■ **Required tasks**
- a) Summarize the Blooket quiz guide below in two sentences.
- b) According to the Blooket quiz guide below, how many incorrect options can each question have?

■ **Selected excerpt**
Create a Blooket Quiz Step by Step: Complete Guide

Create a Blooket quiz screen showing four multiple choice answer pills with one marked correct"

Building a Blooket quiz set turns any lesson, study guide, or trivia topic into a game students actually want to play instead of a worksheet they want to avoid. Many people open Blooket, browse the public library, and never realize the question editor lets them build a set around their exact material in a few minutes. When I built my first custom set for a vocabulary review, the difference in focus compared to a random public set was obvious within the first round. This guide walks through the entire process: opening the question editor, choosing question types, setting time limits, adding images, and hosting your finished set, along with the habits that separate a smooth game from a chaotic one.

What is a Blooket quiz set and how does it work?

A Blooket quiz set is a saved collection of questions and answer choices that you build once inside the question editor. Each question can have one correct answer, up to three incorrect options, an optional image, and its own time limit. The set itself is just content, while the game mode you pick later decides how it looks and plays on screen.

Question sets versus game modes

A set is the raw material: questions, answers, and images. A game mode is the format wrapped around that material, such as a racing board, a card-collecting map, or a tower-building battle. The same 20-question history set can run as a calm review mode one day and a fast, competitive mode the next, without rewriting a single question.

This separation is one of the most useful things about Blooket for teachers and content creators alike. You build the question bank once, then reuse it across different modes depending on the energy level you want in the room. A set written for a unit test review works just as well for a quick warm-up activity in a different mode.

■ **Given information**
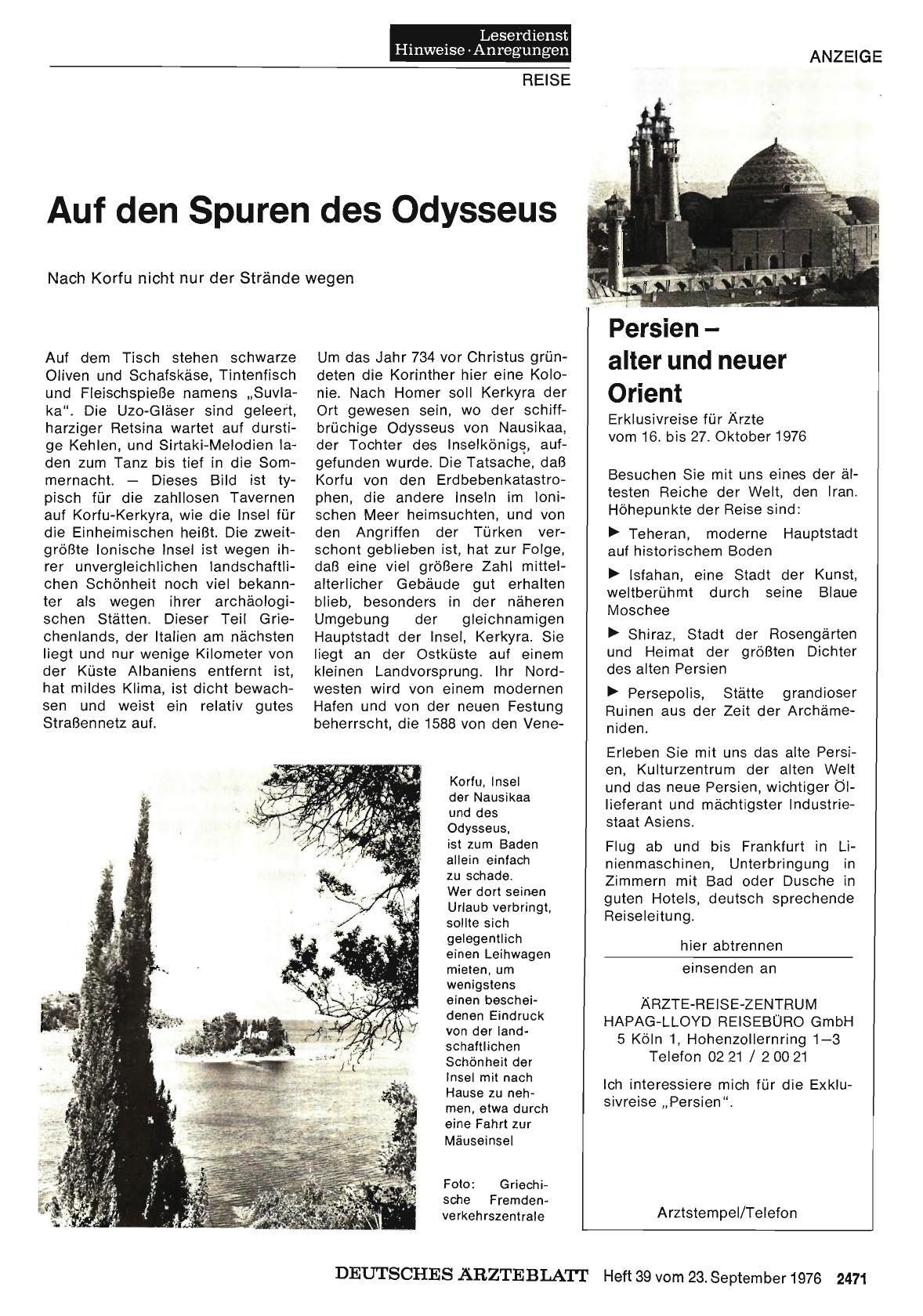 Vorschauseite 1: Auf den Spuren des Odysseus: Nach Korfu nicht nur der Strände wegen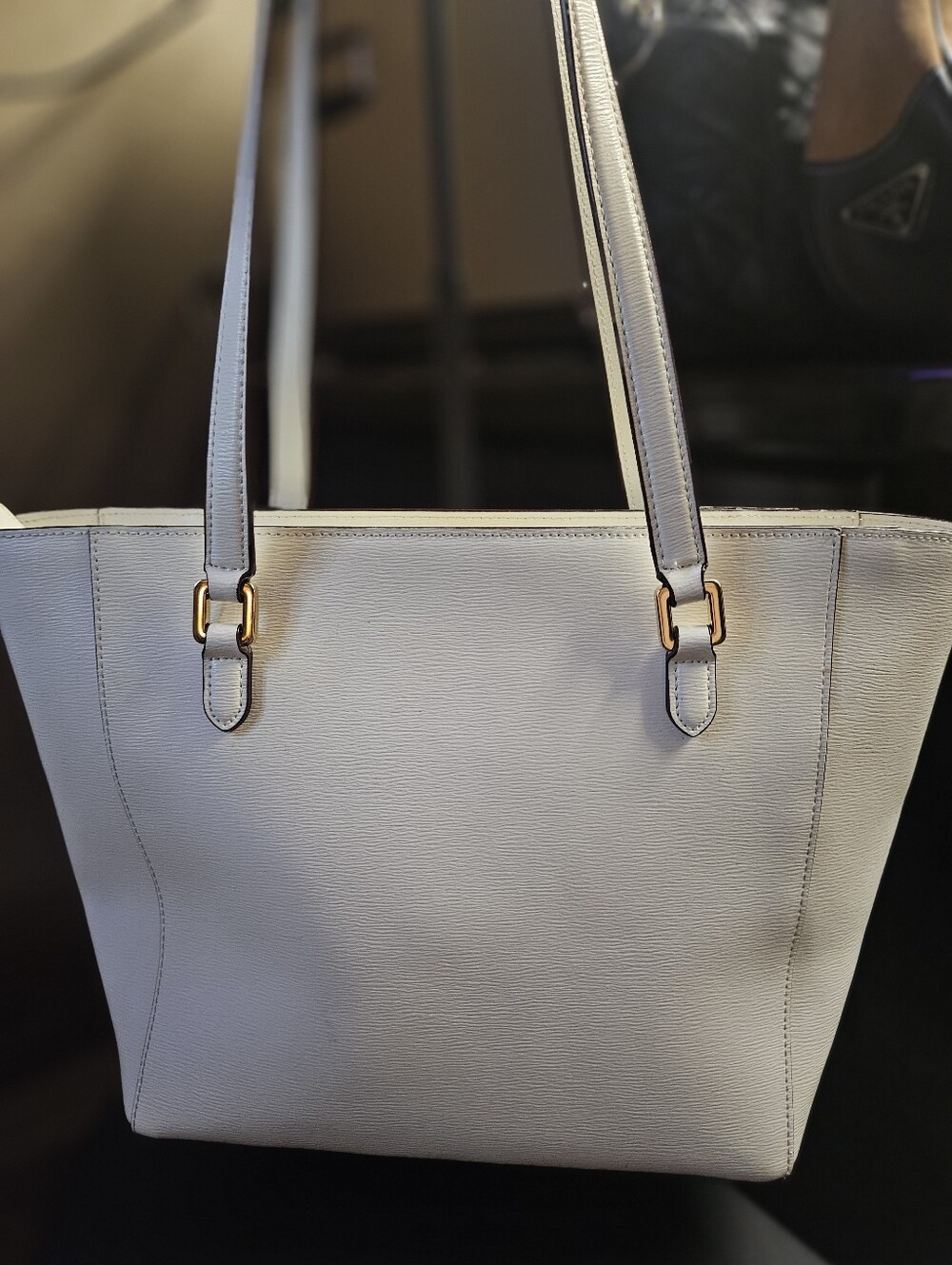 Lauren Ralph Lauren Karly Medium Crosshatch Leather Tote - Picture 6 of 9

■ **Answer list**
- a) A Blooket quiz set is a saved collection of questions and answer choices built once in the question editor, and the guide covers opening the editor, choosing question types, setting time limits, adding images, and hosting the finished set. The set is only content, while the game mode chosen later decides how it looks and plays, so the same set can run in a calm or a competitive mode without rewriting any questions.

- b) Up to three.